[PROBLEM STATEMENT] Rewrite the lines below with each instance of "Clear" changed to "Transparent" and nothing else altered, leaving out the pictures.

◇ ◇ ◇ ◇

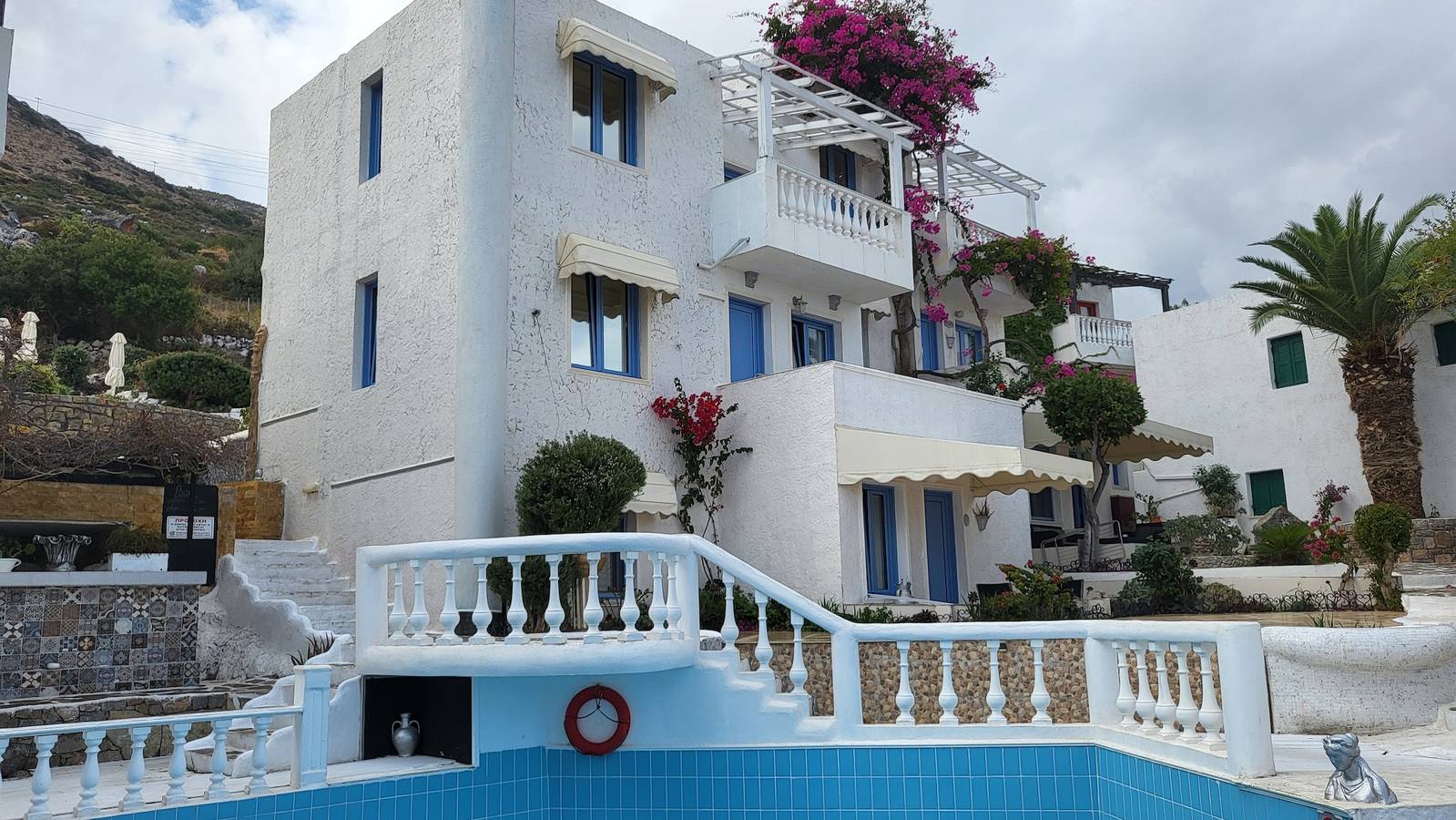 Entire apartment, Waar elke dag voelt als vakantie in Koutouloufari, Iraklio-Heraklio region
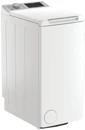 Whirlpool TW721DSSSWHU felültöltős mosógép Fő kép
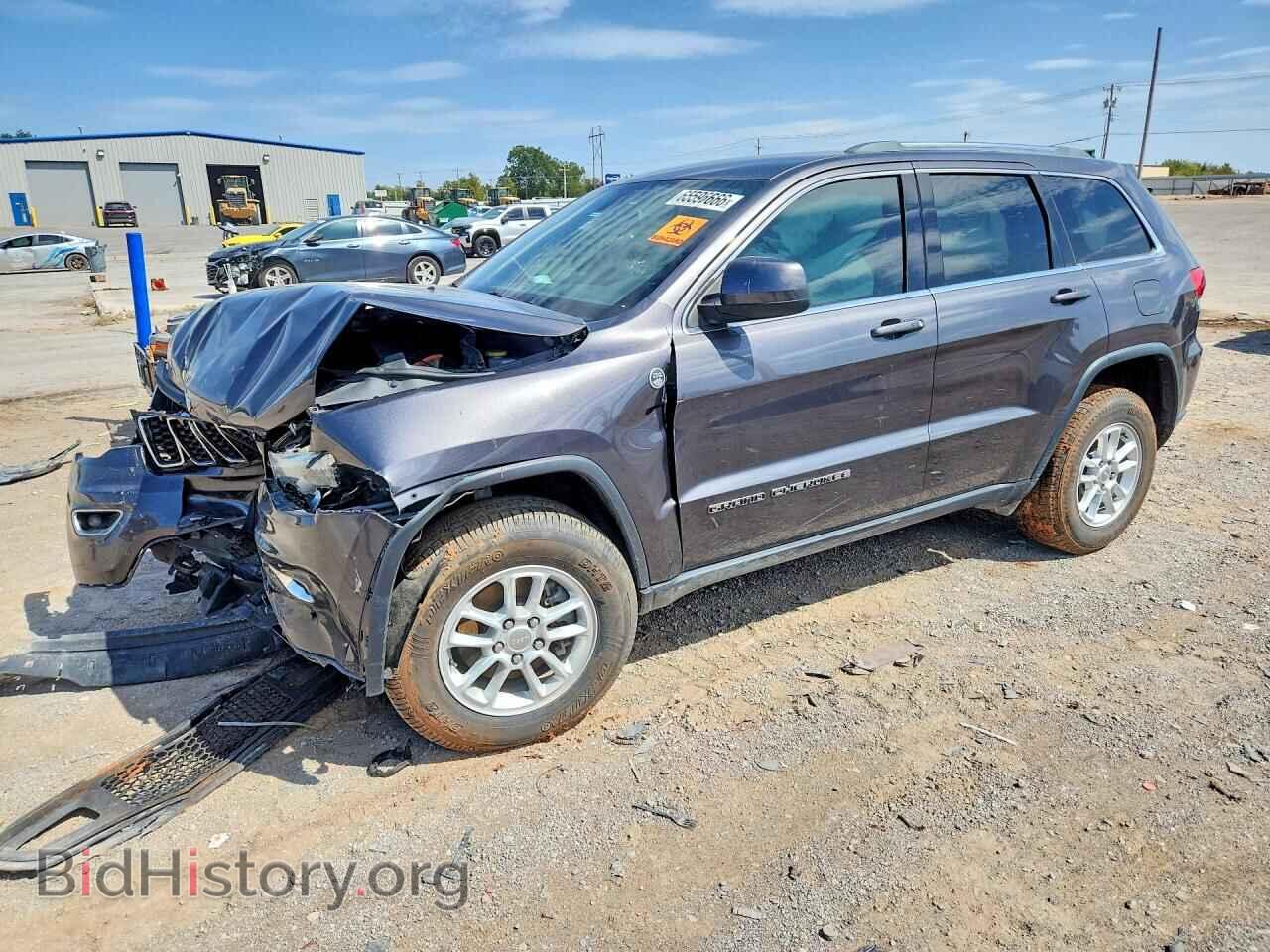 Фотография 1C4RJFAG8JC328401 - JEEP CHEROKEE 2018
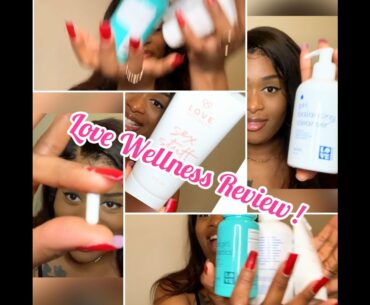 Okaaaaaaay-Love Wellness Review!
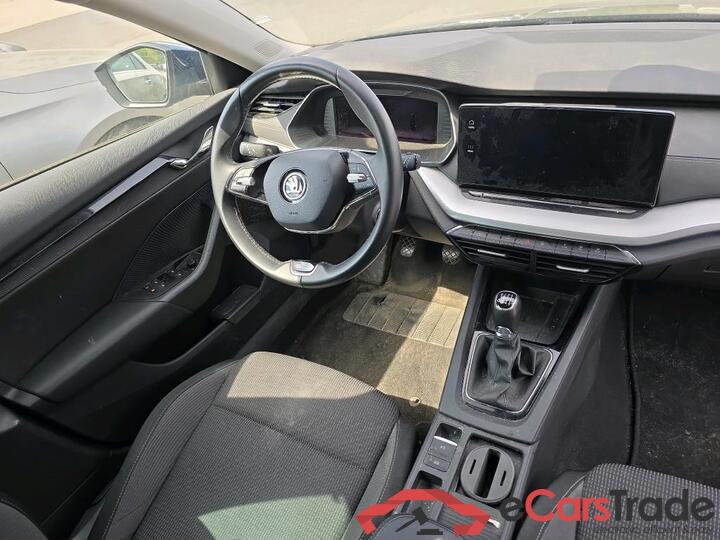 Skoda Octavia Combi Octavia Combi 2.0 CRTDI Clever 85kW/115pk  5D/P Man-6 #5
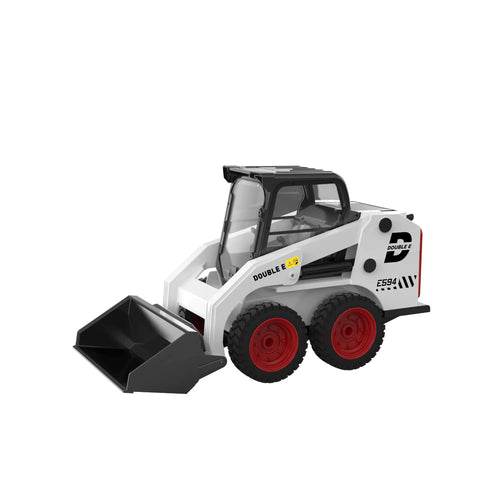 RC 1:14 Remote Control Slip Loader Truck with LED Lights & Realistic Sounds - ToylandEU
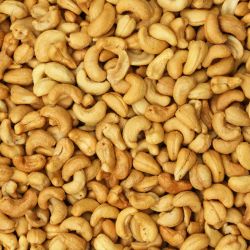 Cashewnoten gezouten bio 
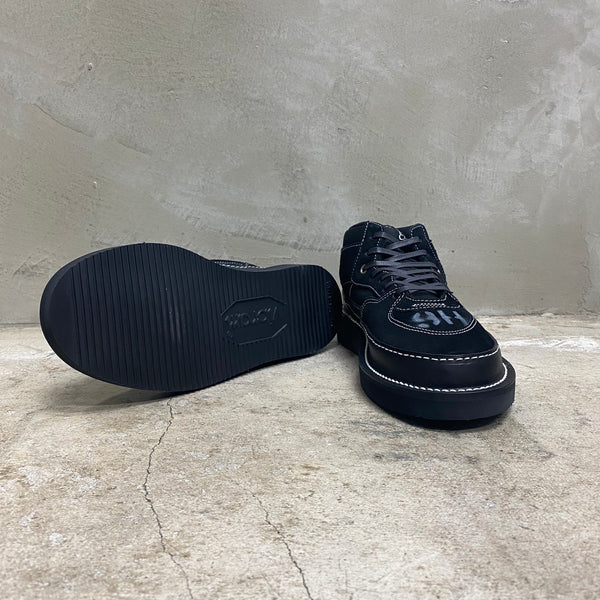 CUSTOM SKATE HALF CAB -RECOUTURE × VANS × ANEX-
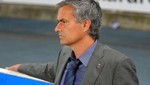 José Mourinho: 'Toda la responsabilidad es mía'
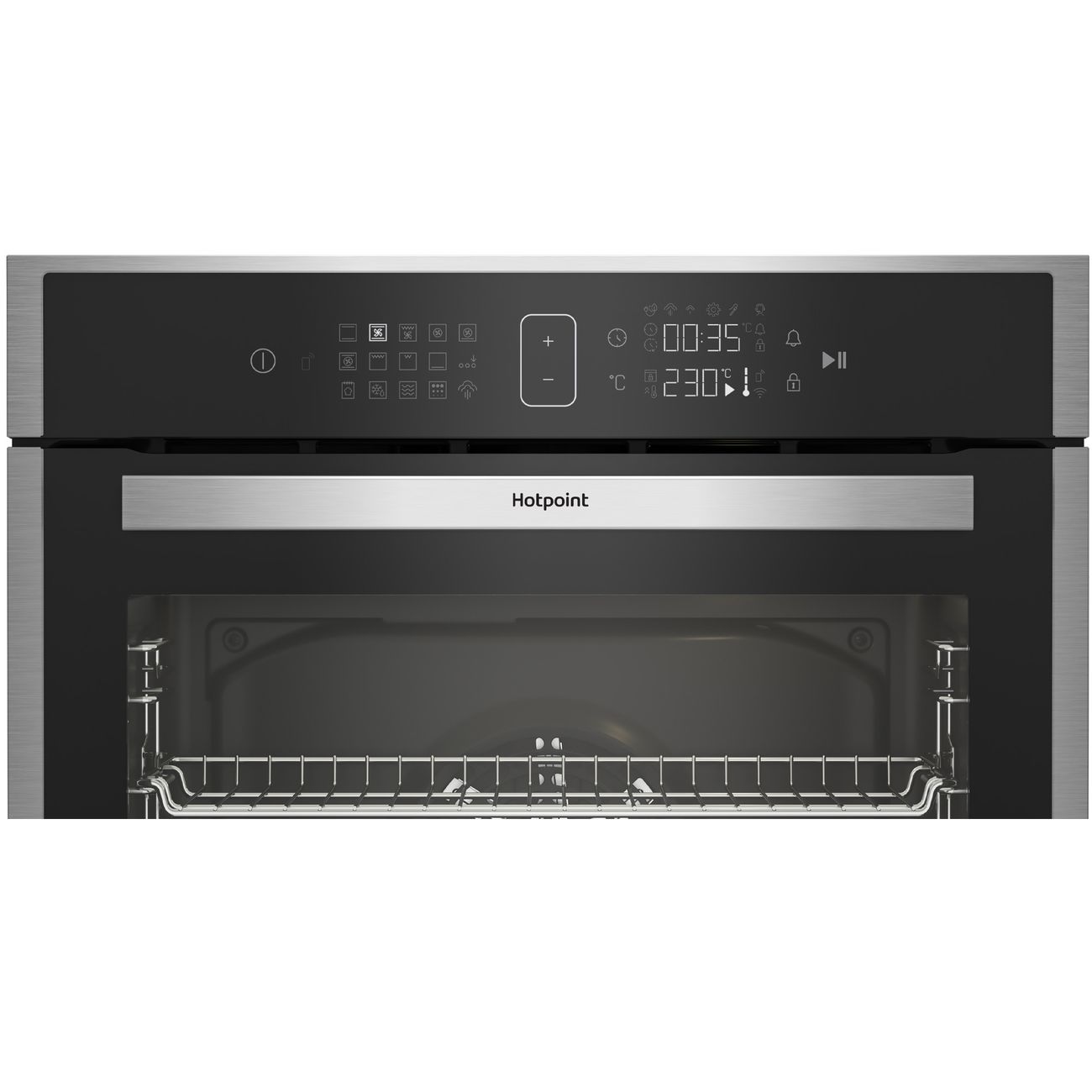 Электрический духовой шкаф Hotpoint FE8 1351 DSH IX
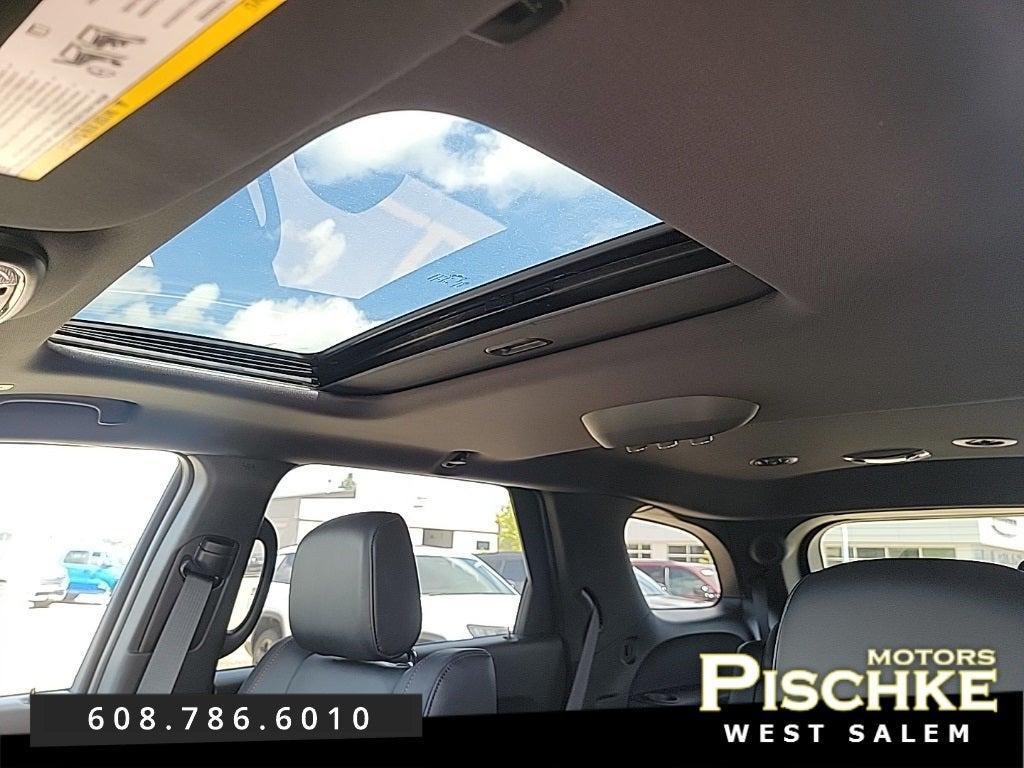 new 2026 Dodge Durango car, priced at $44,880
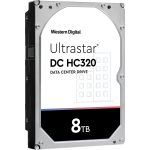 WD Ultrastar DC HC320 8TB SAS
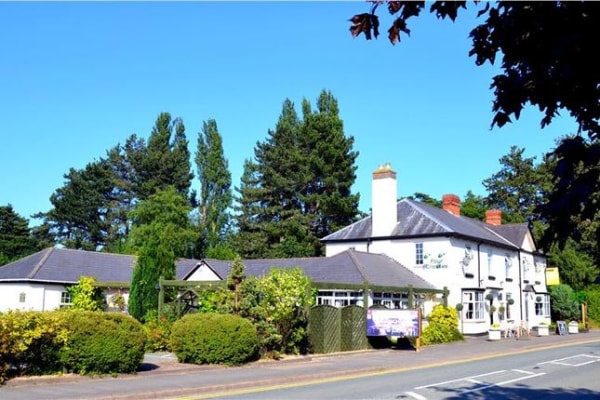 Canopy Children's Nursery Shrewsbury, The Four Crosses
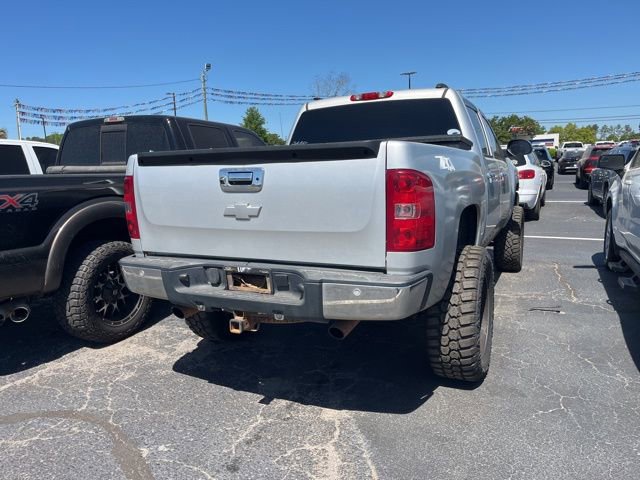 Used 2012 Chevrolet Silverado 1500 LT w/ All-Star Edition AWD/4WD image 4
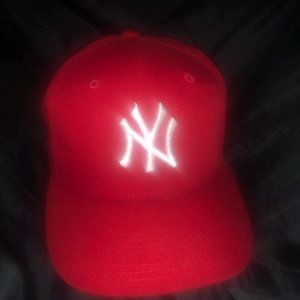 New York Yankees baseball cap(RED)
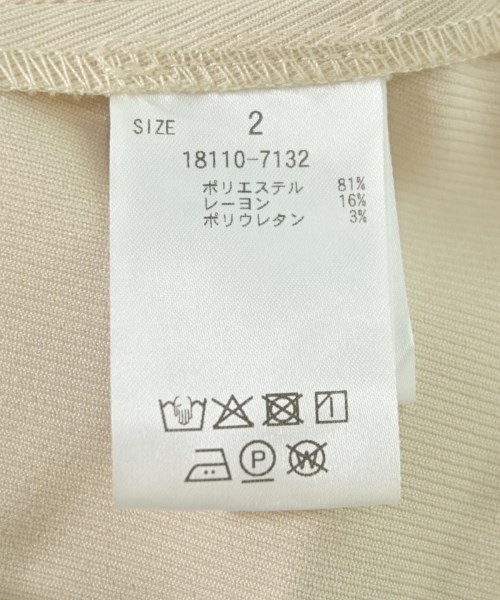 CLANE（クラネ）その他 白 サイズ:2(M位) レディース/2200708186121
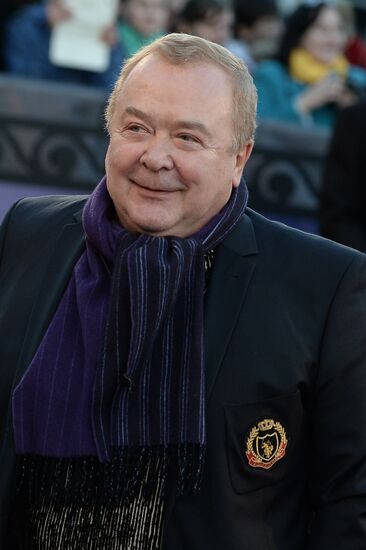 Premiere of the musical "Phantom of the Opera" by Andrew Lloyd Webber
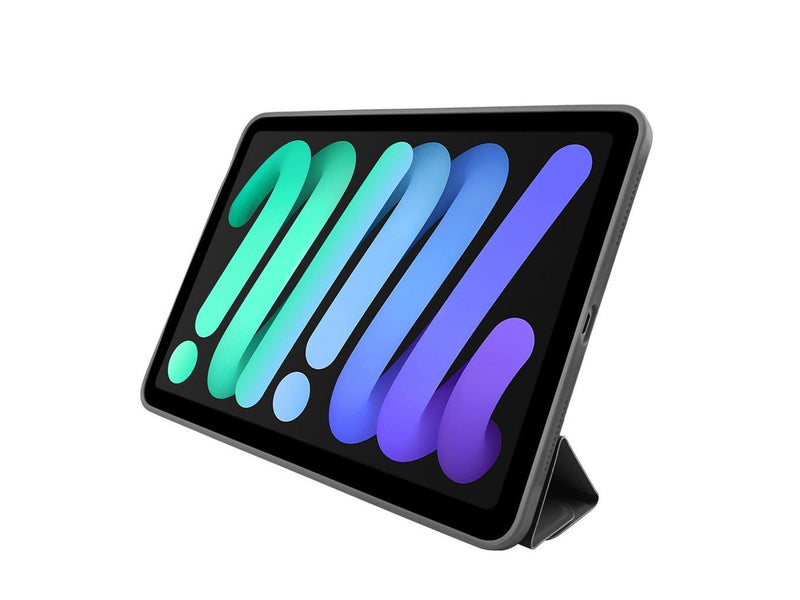 Pomologic - BookFold Clear for iPad 11/ 10.9 10th Gen Clear/Grey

◇ ◇ ◇ ◇

[YOUR RESPONSE]
 Entire apartment, Waar elke dag voelt als vakantie in Koutouloufari, Iraklio-Heraklio region
 Whirlpool TW721DSSSWHU felültöltős mosógép Fő kép
 Фотография 1C4RJFAG8JC328401 - JEEP CHEROKEE 2018
 Okaaaaaaay-Love Wellness Review!
 Skoda Octavia Combi Octavia Combi 2.0 CRTDI Clever 85kW/115pk  5D/P Man-6 #5
 RC 1:14 Remote Control Slip Loader Truck with LED Lights & Realistic Sounds - ToylandEU
 Cashewnoten gezouten bio 
 CUSTOM SKATE HALF CAB -RECOUTURE × VANS × ANEX-
 José Mourinho: 'Toda la responsabilidad es mía'
 Электрический духовой шкаф Hotpoint FE8 1351 DSH IX
 new 2026 Dodge Durango car, priced at $44,880
 WD Ultrastar DC HC320 8TB SAS
 Canopy Children's Nursery Shrewsbury, The Four Crosses
 Used 2012 Chevrolet Silverado 1500 LT w/ All-Star Edition AWD/4WD image 4
 New York Yankees baseball cap(RED)
 CLANE（クラネ）その他 白 サイズ:2(M位) レディース/2200708186121
 Premiere of the musical "Phantom of the Opera" by Andrew Lloyd Webber
 Pomologic - BookFold Transparent for iPad 11/ 10.9 10th Gen Transparent/Grey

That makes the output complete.